谢芝几个自然与祖父母一道,谢松送谢莫如回芍药院,谢柏送谢莫如回杜鹃院。
看门的婆子知道谢莫如还没回来,也没敢睡,叫开门,谢柏道,“早些歇了。”
谢莫如点头,待谢柏走了,方令婆子关门。此时,月上中天,谢莫如站在园中,天地静谧,月色皎皎,方氏所居正小院没有半分光影,想来方氏已是早早安歇了。
谢莫如驻足片刻,转身回了秋菊小院。
中秋一过,天气便一日冷于一日,唤了裁缝将各院的冬衣安排下去,衣料都是谢家自家出,男人的衣袍简单,便是有绣花也无外乎些绣纹镶边儿,繁琐的是女人的衣裙,挑好颜色花样,还要定衣裙样式。这些还只是出门穿的大衣裳,像屋里的常服之类,便是将料子分派下去,由各屋丫环来做。
把这摊事儿料理清楚,谢莫如不忘提醒谢太太一句,“宋将军百日祭,想来江姑娘要去庙里做道场的。”
过了百日,便出了热孝。但凡丧家,在百日祭时,寻常人家也会给亡人烧一把黄纸,宋家虽只剩江行云一个孤女,看江行云的性子,哪怕寄居谢家,也会在庙里做道场举行祭礼的。
谢太太道,“也是,你不说我就忘了。”遂叫了李青媳妇过去三老太爷府上问一问江姑娘做道场的时间,到时尚书府也要送奠仪。
谢太太又对素蓝道,“宋将军周年记得提醒我。”
素蓝轻声应下。
谢太太笑,“下月初三是莫忧的生辰,咱们娘们儿也摆酒热闹热闹。莫忧想如何庆祝,不妨跟我说。”
谢莫忧笑,“我年纪小,倒不用特别庆祝。”
谢太太问,“莫如说呢?”
谢莫如道,“小辈的生辰,家里都有例,长辈不好惊动,不如就让二妹妹把她相熟朋友请来,岂不更加热闹。”
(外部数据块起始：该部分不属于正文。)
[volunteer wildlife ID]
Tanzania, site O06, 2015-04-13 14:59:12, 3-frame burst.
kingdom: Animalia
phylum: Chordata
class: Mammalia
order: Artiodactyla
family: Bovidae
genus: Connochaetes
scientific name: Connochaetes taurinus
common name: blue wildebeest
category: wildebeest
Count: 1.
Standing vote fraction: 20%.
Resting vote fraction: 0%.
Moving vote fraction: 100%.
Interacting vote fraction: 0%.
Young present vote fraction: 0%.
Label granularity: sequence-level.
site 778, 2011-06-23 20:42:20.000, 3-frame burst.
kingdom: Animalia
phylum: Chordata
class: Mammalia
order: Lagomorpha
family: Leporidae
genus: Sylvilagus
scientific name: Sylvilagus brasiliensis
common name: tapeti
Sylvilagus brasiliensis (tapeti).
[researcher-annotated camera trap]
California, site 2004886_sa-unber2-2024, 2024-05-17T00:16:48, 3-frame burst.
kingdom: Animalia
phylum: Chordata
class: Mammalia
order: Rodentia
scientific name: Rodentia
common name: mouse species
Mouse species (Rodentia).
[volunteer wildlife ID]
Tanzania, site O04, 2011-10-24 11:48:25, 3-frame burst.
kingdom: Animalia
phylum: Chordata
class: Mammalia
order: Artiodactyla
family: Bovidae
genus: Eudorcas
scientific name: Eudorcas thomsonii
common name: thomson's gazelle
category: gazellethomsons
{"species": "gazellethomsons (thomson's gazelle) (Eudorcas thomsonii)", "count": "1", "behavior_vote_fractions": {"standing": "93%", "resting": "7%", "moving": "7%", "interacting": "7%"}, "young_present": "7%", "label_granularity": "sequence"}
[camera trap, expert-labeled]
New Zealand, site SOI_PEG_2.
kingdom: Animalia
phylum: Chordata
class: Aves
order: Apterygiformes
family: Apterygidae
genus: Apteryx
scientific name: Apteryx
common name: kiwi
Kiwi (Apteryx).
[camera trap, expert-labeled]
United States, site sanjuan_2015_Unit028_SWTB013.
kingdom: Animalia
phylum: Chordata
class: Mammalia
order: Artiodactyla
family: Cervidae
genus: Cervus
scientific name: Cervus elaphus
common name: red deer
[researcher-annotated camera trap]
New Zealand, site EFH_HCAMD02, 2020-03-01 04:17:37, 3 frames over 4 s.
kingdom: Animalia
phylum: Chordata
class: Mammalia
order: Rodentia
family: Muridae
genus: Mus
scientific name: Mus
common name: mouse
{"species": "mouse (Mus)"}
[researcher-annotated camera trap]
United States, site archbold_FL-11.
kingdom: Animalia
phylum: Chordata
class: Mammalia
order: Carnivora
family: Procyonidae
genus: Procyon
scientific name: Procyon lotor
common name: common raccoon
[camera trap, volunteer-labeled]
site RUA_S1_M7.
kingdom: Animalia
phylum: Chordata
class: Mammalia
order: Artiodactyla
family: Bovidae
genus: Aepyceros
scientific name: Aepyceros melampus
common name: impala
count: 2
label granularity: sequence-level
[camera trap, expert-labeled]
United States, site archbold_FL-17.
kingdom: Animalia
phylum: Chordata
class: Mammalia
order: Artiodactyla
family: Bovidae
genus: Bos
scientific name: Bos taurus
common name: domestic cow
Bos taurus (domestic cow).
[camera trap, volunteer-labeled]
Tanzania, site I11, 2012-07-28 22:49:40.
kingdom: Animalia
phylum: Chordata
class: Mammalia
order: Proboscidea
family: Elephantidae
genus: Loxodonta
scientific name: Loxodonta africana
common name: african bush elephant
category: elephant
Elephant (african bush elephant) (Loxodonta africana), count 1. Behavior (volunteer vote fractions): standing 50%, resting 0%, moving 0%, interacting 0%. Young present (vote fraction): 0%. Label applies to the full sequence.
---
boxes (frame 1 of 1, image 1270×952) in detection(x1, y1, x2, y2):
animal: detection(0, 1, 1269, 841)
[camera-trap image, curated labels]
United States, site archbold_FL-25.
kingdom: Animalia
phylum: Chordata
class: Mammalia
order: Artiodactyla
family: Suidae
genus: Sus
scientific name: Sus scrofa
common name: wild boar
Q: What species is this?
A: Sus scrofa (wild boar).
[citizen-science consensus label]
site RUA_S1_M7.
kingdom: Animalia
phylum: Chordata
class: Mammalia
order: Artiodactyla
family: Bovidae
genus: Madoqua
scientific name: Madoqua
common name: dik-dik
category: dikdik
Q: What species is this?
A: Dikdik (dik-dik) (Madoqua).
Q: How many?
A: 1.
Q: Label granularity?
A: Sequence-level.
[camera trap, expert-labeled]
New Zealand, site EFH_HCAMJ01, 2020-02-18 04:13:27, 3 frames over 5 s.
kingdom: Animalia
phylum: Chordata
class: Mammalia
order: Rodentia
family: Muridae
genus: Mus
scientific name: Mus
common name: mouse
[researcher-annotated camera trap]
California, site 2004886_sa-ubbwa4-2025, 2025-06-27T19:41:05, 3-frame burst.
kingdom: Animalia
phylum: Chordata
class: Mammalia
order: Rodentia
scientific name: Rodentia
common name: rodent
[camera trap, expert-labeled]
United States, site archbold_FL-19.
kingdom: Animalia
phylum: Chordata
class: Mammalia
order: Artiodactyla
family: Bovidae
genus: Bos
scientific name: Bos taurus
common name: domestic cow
谢太太也是这个意思,笑,“这也好。”自从宁姨娘失势,虽有她亲自照管着谢芝几个,奴才下人虽不敢慢怠谢莫忧谢芝姐弟,也不比从前殷勤了。故此,谢莫忧的生辰,还是得办一办的。既然要办,就办得热闹些才好。
谢莫忧心里在也高兴,如今却是知道些分寸了,道,“我也没有特要好的朋友,不如就请三老太太那边儿的几位小姑,还有静妹妹过来,都是咱们本家,我们年纪相仿,就当借我这生辰的机会乐一乐。”
见谢莫忧说的合适,请的也都是自家人,谢太太自然依她。
到那一日,公中一份新衣裙新首饰与谢莫如生辰时是一样的,除了各府各院长辈另有所赐外,谢莫如送了谢莫忧两盆菊花,谢芝几个也有自己的心意送给胞姐。就是居丁香院的孙姨娘也做了针线给谢莫忧,谢莫忧依礼谢过。
孙姨娘也有一份针线是给谢莫如的,满是歉意道,“我来的时日短,先前不知道大姑娘生辰,这是我闲来做的。”
谢莫如道,“有劳姨娘。”虽说她生辰已经过了,但人家做都做了,不好回绝,接了之后交给丫环收着。
孙姨娘对谢太太行一礼,回了丁香院。
唯谢柏送的生辰礼,最让谢莫忧欢喜,谢柏裱了一卷苏不语的手书送谢莫忧,谢莫忧喜欢的爱不释手,让人去挂她屋里,待谢环谢珮来了,又带着她们去瞧,两人亦是羡慕的了不得。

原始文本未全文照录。